**EXTRACTED TEXT**

↓

The next part of the suit does not refer to social positions or accepted norms. Instead, we see disruptive and challenging cards that are detached from the common social order. The figures in these cards have no status marks, their actions seem mysterious or supernatural, and some of them are nude. The Hanged Man shows a man in an unusual situation, and it is unclear whether it expresses suffering or a choice to mortify himself. Card 13 shows a skeleton with a sickle in a field of amputated limbs. The Devil card, with an insolent bisexual body and two tied imps, mocks the conventional norms. Even the Tower card, which at first sight might seem to be a realistic image of lightning hitting a tall structure, rather hints at “fire from heaven” with the mysterious reference to God’s house in its title.

↑

**REQUIRED ACTION 1**
Answer these questions using the passage on tarot cards:
(a) What does Card 13 show?
(b) What two figures are tied on the Devil card?
(c) What does the Tower card's title mysteriously refer to?
**REQUIRED ACTION 2**
Pick up the passage on tarot cards after its last sentence and continue it in the same formal manner.
The data that follows the passage on tarot cards is separate material.

**PROVIDED DATA**
↓

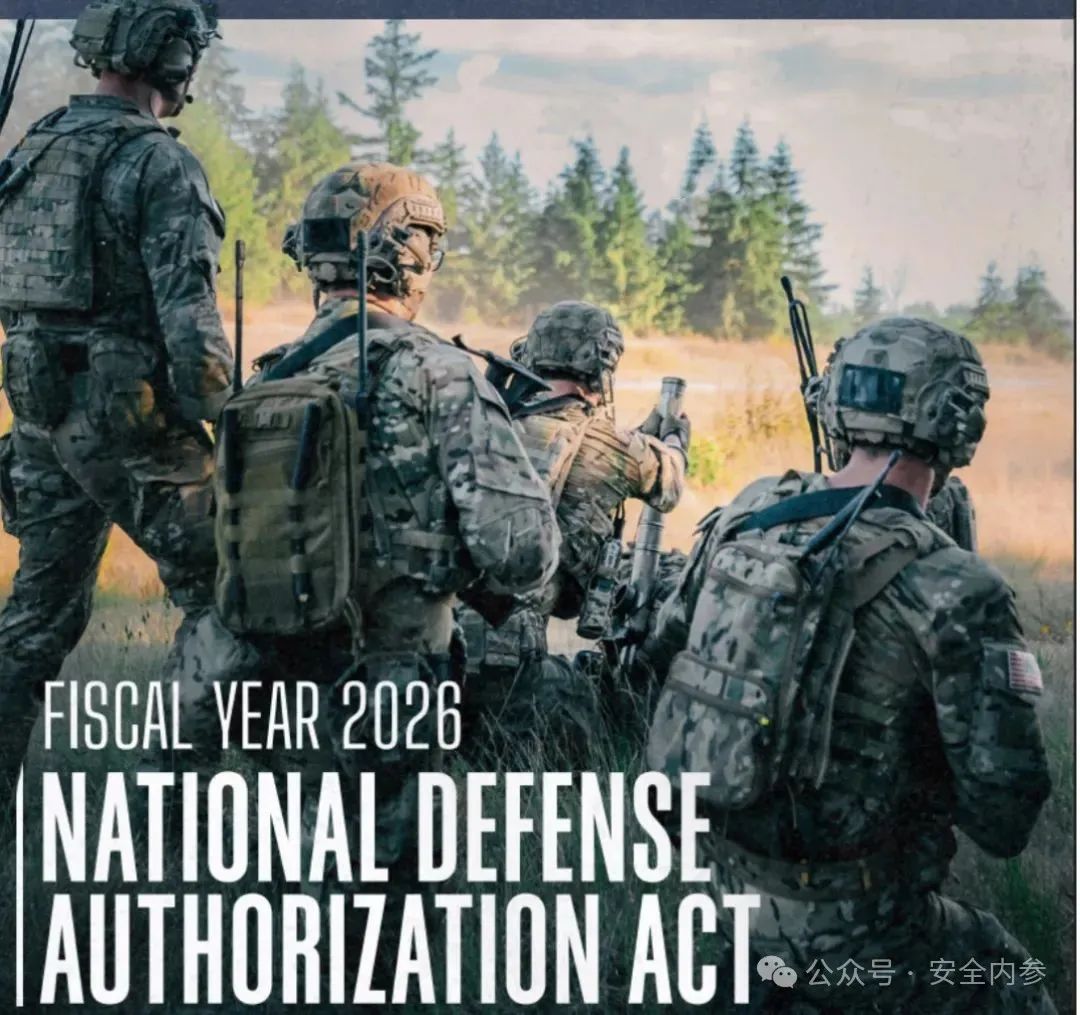 美国会要求评估未来网军部署概念并制订新网络威慑战略- 山东信天辰信息安全技术有限公司-专业网络安全服务提供商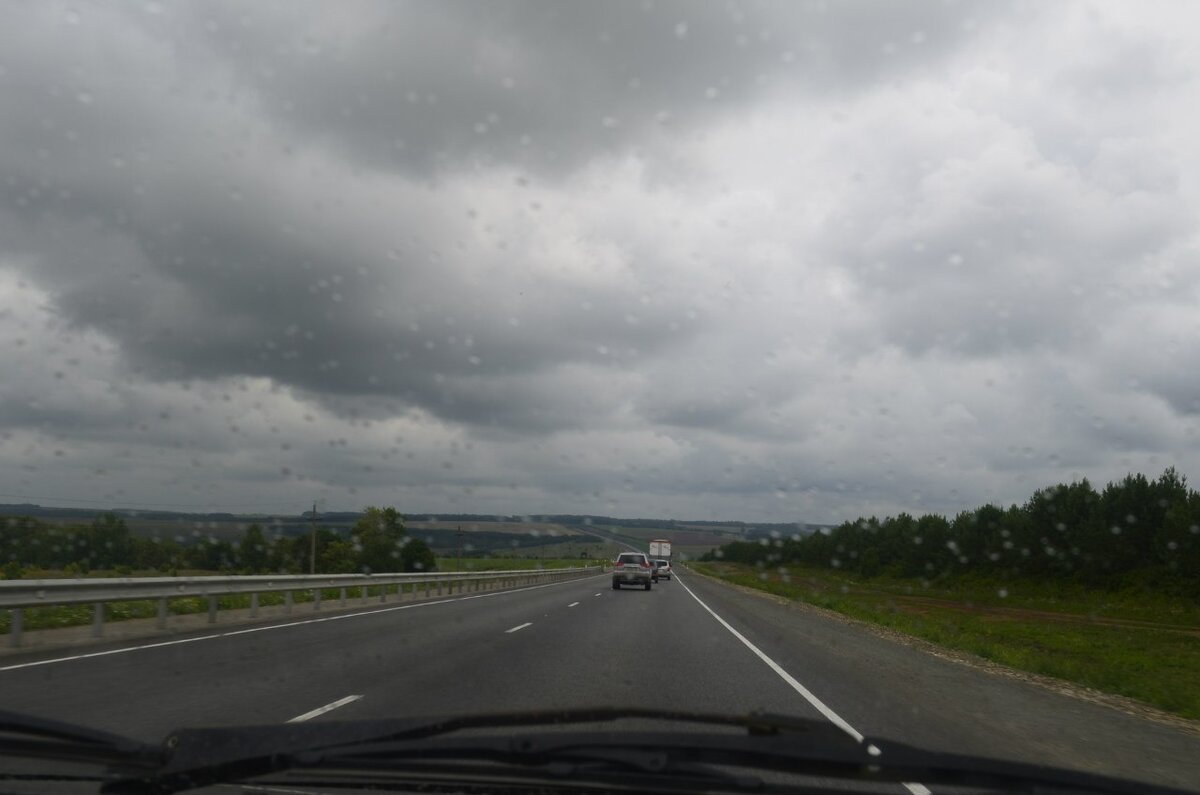 Казанский тракт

↑

**RESPONSE 1**
(a) A skeleton with a sickle in a field of amputated limbs.
(b) Two imps.
(c) God's house.

**RESPONSE 2**
Toward the end of the suit we see another kind of change, not only in the themes but also in the structure of the cards. Now they are vertically divided between some action on the ground and some object or figure in the sky. The human figures are smaller, and many of them are partially or fully nude. In contrast to the concrete activities or the simple allegories at the beginning of the suit, it is now unclear what exactly the figures are doing and why they are doing it. Who is the nude girl in the Star card, and why is she pouring water into the river? What is the relation between her and the star that gives the card its name? And what about the two semi-nude children under the sun or the two dogs and the crustacean under the moon? All of these are far removed from the common world of practical life and simple allegories. Instead, they look mysterious, mythological, and dreamlike.

As in any pattern in the cards, here too there is no uniform and orderly development. Rather it is a complex story with twists, jumps, and exceptions. The different parts of the suit interpenetrate each other, with no clear separation between them. The Lover card appears at the beginning of the suit, although its structure resembles the last part: a division between ground and sky, several small figures, and even a nude angel or Cupid. Temperance appears at the middle of the suit as a large fully dressed figure in a relaxed attitude, in contrast with the dramatic character and nude figures of its surrounding cards. And at the end of the suit, the World has a symmetric and formal structure of its own that does not resemble any other card.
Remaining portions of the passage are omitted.